Speaking on the earnings call, Mohit Malhotra, CEO of Dabur India, said, “As we look ahead to the next phase of our growth journey, we have undertaken a comprehensive refresh of our Vision strategy. Our ambition is to achieve sustainable double-digit CAGR in both topline and bottomline by FY28.”
“We will aggressively pursue M&A opportunities to create a future-fit portfolio, particularly focused on new-age healthcare, wellness foods, and premium personal care. We will look at opportunities that are revenue-accretive for us — those that substantially add to the company’s revenue and help us build a future-ready portfolio that resonates with the new generation,” he added.
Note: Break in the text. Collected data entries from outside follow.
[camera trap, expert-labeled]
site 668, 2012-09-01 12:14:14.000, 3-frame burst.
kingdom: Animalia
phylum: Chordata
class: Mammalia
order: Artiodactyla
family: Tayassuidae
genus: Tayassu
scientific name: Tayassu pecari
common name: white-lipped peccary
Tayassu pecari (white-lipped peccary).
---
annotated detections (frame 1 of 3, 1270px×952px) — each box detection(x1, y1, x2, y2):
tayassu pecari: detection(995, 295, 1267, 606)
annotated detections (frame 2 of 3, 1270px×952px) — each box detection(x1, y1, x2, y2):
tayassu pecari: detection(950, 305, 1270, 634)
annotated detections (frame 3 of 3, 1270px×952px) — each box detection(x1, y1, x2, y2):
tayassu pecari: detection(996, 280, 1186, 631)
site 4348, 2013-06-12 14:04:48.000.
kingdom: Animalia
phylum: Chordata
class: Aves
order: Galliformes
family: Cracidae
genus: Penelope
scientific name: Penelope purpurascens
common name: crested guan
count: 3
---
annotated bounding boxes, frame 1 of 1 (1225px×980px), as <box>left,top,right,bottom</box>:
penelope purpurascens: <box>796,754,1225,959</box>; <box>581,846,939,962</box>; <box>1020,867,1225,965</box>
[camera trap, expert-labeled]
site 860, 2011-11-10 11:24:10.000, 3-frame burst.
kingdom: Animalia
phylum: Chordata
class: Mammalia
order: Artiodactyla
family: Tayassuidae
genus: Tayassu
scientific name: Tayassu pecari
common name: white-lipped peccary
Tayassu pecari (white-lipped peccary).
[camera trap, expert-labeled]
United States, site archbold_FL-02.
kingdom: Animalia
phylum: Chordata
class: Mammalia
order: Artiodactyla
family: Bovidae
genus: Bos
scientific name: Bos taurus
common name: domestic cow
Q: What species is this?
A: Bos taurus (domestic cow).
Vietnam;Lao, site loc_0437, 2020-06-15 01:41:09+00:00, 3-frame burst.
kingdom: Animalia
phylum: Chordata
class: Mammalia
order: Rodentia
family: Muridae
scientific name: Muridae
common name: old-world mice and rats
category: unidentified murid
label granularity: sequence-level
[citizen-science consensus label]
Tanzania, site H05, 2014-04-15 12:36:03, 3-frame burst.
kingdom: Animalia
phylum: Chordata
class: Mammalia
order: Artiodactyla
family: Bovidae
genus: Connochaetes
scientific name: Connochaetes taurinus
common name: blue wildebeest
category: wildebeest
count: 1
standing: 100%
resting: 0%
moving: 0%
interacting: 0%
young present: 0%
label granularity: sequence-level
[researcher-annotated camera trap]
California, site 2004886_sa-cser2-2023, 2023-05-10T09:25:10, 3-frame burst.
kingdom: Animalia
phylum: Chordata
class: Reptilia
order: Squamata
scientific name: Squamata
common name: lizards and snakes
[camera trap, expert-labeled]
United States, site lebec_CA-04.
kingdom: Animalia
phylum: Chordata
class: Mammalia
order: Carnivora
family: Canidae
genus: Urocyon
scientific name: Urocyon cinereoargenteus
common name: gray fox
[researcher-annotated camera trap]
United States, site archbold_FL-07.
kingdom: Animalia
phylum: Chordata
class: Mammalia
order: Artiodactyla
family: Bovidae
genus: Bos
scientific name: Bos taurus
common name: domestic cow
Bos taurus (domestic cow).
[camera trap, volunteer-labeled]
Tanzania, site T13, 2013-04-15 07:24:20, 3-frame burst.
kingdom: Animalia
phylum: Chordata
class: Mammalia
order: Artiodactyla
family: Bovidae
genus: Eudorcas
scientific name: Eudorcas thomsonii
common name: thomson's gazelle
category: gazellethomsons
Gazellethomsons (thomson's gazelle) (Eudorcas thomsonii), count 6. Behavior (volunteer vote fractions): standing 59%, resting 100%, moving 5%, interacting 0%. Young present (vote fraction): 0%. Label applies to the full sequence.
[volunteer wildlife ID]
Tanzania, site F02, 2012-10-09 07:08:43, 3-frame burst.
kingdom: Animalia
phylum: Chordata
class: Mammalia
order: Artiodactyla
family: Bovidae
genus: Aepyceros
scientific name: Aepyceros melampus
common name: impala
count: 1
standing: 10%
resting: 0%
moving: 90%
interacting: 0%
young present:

The company said it will continue to invest in and scale up its core brands to drive market share gains. “We will strongly focus on premiumisation and contemporisation across categories. For instance, we will explore categories such as serums, conditioners, and masks in hair care; benefit-led toothpastes in oral care; the Activ range in beverages; and gummies, powders, and effervescents in healthcare,” Malhotra added.
The company said it will make “bold bets” across the health and wellness space, ramping up the Hajmola franchise, health juices, and Shilajit, among others. “We will also target emerging need gaps such as gut health, heart health, stress, and lifestyle management through existing and new products,” he added. The FMCG major will also “double down” on emerging channels such as e-commerce and quick commerce, while consolidating stockists for better ROI in the general trade channel.
Dabur India posted a consolidated net profit of ₹320 crore in Q4 FY25, registering a decline of 8.4 per cent year-on-year. Revenue from operations grew marginally to ₹2,830 crore in the March quarter from ₹2,815 crore in the corresponding quarter of the previous fiscal. This was due to continued subdued demand trends in the FMCG industry during the quarter. The company’s board has proposed a dividend of ₹5.25 per share, aggregating to ₹1,417.86 crore.
Stating that rural demand is growing ahead of urban demand, Malhotra said the company has begun seeing green shoots in urban demand trends. He said factors such as moderation in inflation and tax cuts putting more money in the hands of consumers will augur well for gradual sequential improvement in the coming quarters.